EXPLORE THE MATERIAL >>
**A)** According to the passage on the Stockdale Paradox, how long was Admiral Jim Stockdale a prisoner of war?
**B)** Please write out the passage on the Stockdale Paradox, starting at "This easy-to-reference lesson" and ending at "relayed to Collins.".

PASSAGE PROVIDED >>

-*-

Admiral Jim Stockdale, the highest-ranking military official in the Hanoi Hilton, was a prisoner of war for seven years. After being asked by the book’s author what set him apart from his prisoner-of-war peers who didn’t survive the severe torture and decrepit living conditions, he had this to say: “Despite all those circumstances, I never ever wavered in my absolute faith that not only would I prevail — get out of this — but I would also prevail by turning it into the defining event of my life that would make me a stronger and better person.”
Stockdale’s quote touched a chord at the beginning of the pandemic and continued to float into my consciousness after a plethora of other global and national events. As the year ends, it continues to have more significance than ever before. As 2020 progressed, our country grappled with tough issues like race and politics. Every entrepreneur was bombarded with conflicting messages during this trying year: “Reach out to potential clients; they want to hear from you.” “Don’t reach out to sell your services; it’s in bad taste during trying times.” “Make connections online in lieu of in-person events.” “There is Zoom fatigue and you will hard-pressed to nail a good meeting.”
During the thick of these events, we didn’t know which way was left. It was also hard to implement a forward-looking strategy that could adapt to the fast-changing landscape. Enter the Stockdale Paradox.
This easy-to-reference lesson holds one global truth that can be reframed as an action-step for success during trying times: When things seem impossible, never doubt that you will triumph. “You must never, ever, ever confuse, on the one hand, the need for absolute, unwavering faith that you can prevail despite those constraints with, on the other hand, the need for the discipline to begin by confronting the brutal facts, whatever they are,” as Stockdale eloquently relayed to Collins.
To put the Stockdale Paradox into action for your particular business, grab your favorite writing utensils. Allot no less than 30 minutes for this exercise. At the top of your page, assert what your situation will look like when you prevail. Remember, the key here is to have unwavering faith that you will triumph. Try to be as concise as possible, but don’t linger on the details, a short paragraph will suffice.
After you’ve asserted the position you want to find yourself in after the chaos, draw columns below that statement. The column headers should list the brutal facts about your current situation. Don’t soften the picture. The more candid your column titles, the more likely you are to create action steps that clearly map a way forward. After you’ve dumped all the negatives at the top of those columns, create short and simple bullet points that help chip away at solving each issue.

-*-

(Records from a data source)

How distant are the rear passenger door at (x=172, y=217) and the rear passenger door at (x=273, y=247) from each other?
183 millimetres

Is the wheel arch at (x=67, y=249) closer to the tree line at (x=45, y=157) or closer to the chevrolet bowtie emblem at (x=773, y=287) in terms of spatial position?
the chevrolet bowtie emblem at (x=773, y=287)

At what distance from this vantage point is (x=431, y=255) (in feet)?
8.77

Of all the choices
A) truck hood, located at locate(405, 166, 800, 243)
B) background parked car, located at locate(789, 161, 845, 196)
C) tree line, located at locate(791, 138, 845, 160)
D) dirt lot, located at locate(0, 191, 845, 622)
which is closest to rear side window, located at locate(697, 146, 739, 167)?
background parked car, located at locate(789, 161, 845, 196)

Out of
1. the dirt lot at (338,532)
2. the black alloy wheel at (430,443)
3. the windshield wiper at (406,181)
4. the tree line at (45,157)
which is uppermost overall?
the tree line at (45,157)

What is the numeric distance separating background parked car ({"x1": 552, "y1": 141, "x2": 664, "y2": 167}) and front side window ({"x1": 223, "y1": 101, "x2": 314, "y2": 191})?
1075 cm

-*-

ANSWERS FOR EACH ITEM >>
**A)** Seven years.

**B)**
This easy-to-reference lesson holds one global truth that can be reframed as an action-step for success during trying times: When things seem impossible, never doubt that you will triumph. “You must never, ever, ever confuse, on the one hand, the need for absolute, unwavering faith that you can prevail despite those constraints with, on the other hand, the need for the discipline to begin by confronting the brutal facts, whatever they are,” as Stockdale eloquently relayed to Collins.